Using SageMaker Clarify to interpret model outputs

Why: Model interpretability builds trust and satisfies regulatory requirements. Clarify generates explanations showing which features influenced predictions and by how much. SHAP values provide feature attributions for individual predictions (positive values increase prediction, negative decrease). Partial dependence plots show how features affect predictions on average. The exam tests scenarios requiring model explanation (loan rejection explanation, medical diagnosis reasoning, regulatory compliance), understanding explanation outputs (interpreting SHAP values, identifying influential features), and using explainability to improve models (removing uninformative features, detecting data leakage from unexpectedly important features).

AWS Documentation:

Using SageMaker Model Debugger to debug model convergence

Why: Debugger automatically detects training issues by monitoring tensors (weights, gradients, outputs) during training. Built-in rules detect: vanishing/exploding gradients, overfitting, poor weight initialization, tensor value issues (NaN, infinity), and stalled training. The exam tests understanding of when to use Debugger (training failures, unexpected poor performance, convergence issues), interpreting Debugger outputs (rule violations, tensor analysis), and remediation strategies based on detected issues (adjust learning rate for exploding gradients, change initialization for dead neurons, add regularization for overfitting).

AWS Documentation:

AWS Service FAQs

AWS Whitepapers

Final Thoughts

Domain 2 focuses on the core ML engineering skills of model development - selecting appropriate algorithms, training efficiently, and evaluating rigorously. Master algorithm selection by problem type, understanding when built-in SageMaker algorithms are optimal versus custom implementations. Hyperparameter tuning is central to achieving strong model performance, so invest time understanding Bayesian optimization with SageMaker AMT and efficient tuning strategies.
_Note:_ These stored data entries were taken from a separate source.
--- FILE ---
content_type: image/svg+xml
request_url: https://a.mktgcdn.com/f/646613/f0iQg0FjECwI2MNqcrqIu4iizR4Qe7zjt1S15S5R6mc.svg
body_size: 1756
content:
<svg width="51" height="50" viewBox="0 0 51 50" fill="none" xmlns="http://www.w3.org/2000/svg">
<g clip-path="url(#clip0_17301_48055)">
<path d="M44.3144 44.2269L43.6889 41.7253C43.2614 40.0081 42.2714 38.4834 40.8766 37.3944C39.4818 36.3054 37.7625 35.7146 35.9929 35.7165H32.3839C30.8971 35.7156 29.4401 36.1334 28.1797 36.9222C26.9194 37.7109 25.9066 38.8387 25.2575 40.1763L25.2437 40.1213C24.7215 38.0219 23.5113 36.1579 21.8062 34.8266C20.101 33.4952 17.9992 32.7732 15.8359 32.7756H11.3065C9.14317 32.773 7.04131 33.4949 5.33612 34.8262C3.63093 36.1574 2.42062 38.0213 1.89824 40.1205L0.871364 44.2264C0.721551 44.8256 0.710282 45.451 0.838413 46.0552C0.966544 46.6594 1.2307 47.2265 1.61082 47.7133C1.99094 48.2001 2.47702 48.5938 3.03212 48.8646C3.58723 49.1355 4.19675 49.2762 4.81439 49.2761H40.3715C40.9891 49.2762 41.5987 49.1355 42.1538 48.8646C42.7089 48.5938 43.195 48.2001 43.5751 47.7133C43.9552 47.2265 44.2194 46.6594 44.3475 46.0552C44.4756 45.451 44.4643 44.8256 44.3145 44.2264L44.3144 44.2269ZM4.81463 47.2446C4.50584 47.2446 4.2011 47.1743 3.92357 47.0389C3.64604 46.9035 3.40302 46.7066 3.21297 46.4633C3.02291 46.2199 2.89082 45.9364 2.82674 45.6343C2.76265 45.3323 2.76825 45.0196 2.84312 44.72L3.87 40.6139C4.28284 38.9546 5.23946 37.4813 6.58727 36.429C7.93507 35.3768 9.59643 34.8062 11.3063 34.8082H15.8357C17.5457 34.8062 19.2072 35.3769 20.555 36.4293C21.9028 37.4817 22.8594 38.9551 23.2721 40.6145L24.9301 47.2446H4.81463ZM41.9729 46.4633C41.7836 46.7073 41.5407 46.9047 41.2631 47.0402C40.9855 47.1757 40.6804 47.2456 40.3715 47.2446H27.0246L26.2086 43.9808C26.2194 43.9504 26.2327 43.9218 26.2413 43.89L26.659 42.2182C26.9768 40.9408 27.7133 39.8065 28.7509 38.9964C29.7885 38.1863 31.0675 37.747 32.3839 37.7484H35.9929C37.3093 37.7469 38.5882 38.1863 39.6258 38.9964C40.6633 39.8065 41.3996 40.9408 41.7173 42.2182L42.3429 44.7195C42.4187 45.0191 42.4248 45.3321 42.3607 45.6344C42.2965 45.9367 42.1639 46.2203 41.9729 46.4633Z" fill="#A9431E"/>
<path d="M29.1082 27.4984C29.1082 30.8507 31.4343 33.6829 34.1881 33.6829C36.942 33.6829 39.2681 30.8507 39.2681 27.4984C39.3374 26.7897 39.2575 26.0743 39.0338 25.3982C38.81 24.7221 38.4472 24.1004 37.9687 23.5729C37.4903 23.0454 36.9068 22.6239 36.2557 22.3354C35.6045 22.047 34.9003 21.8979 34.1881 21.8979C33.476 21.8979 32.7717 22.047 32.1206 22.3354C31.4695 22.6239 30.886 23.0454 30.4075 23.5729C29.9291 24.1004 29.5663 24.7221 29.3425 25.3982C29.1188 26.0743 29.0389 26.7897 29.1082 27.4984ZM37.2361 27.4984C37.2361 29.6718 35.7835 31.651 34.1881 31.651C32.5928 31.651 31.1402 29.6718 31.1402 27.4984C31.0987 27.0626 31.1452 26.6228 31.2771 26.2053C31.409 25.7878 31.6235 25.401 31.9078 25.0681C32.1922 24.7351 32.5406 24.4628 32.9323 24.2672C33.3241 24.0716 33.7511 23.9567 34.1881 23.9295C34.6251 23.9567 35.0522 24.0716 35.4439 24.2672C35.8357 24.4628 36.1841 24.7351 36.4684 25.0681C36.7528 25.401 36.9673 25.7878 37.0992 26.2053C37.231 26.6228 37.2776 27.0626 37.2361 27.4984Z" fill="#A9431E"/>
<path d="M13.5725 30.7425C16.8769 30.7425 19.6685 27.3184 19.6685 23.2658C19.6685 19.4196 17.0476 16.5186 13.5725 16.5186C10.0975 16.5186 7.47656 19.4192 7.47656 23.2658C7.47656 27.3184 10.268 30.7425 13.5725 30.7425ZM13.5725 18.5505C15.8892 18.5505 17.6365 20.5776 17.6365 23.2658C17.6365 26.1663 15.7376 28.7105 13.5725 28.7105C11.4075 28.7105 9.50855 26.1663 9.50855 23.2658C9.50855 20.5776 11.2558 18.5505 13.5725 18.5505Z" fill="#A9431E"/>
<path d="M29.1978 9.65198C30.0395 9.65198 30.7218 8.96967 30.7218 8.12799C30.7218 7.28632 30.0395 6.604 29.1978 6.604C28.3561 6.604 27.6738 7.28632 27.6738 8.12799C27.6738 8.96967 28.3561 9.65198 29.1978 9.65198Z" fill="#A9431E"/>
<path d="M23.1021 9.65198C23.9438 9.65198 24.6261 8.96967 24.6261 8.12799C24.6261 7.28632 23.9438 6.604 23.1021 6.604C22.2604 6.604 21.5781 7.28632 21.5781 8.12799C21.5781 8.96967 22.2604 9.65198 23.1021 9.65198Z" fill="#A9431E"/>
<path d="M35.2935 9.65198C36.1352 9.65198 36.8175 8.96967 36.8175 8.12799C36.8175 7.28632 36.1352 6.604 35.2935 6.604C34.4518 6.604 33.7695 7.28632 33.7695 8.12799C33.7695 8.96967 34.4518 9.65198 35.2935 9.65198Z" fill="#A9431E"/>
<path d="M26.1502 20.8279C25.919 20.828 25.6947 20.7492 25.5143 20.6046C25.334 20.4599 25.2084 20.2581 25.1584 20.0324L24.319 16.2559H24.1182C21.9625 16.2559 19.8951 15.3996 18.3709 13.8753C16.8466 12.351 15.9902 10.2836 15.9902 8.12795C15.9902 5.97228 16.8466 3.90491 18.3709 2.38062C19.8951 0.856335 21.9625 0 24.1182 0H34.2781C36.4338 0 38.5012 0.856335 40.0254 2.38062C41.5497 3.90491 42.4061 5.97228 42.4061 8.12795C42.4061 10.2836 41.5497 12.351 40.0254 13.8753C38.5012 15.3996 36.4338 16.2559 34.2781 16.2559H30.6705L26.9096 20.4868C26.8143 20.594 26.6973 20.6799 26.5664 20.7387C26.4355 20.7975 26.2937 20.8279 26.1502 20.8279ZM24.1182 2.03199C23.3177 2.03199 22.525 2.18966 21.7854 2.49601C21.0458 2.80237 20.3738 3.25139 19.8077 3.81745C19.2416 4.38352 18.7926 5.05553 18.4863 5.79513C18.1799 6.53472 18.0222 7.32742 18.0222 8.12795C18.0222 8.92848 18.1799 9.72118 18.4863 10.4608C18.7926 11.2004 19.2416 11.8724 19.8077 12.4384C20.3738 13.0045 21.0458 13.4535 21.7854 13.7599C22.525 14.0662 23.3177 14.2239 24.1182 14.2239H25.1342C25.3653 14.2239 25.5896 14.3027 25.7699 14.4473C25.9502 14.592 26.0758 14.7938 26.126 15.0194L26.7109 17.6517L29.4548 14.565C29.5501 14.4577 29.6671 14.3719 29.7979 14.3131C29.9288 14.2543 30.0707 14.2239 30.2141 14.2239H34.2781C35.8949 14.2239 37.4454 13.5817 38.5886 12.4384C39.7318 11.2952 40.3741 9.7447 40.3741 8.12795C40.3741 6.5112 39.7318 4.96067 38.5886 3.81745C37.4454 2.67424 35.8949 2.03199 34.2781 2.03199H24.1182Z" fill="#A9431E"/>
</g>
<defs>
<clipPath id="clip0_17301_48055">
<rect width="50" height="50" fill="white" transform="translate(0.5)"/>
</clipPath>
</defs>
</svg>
Model evaluation requires deep metric knowledge - know when to prioritize precision versus recall, how to interpret learning curves to diagnose overfitting/underfitting, and use SageMaker Clarify for bias detection and explainability. SageMaker Debugger helps troubleshoot training convergence issues that waste resources. Model Registry and Experiments enable reproducible ML engineering and systematic model management. Success in this domain requires both theoretical ML knowledge and practical SageMaker implementation skills, so complement documentation study with extensive hands-on training jobs across different problem types, algorithms, and optimization techniques.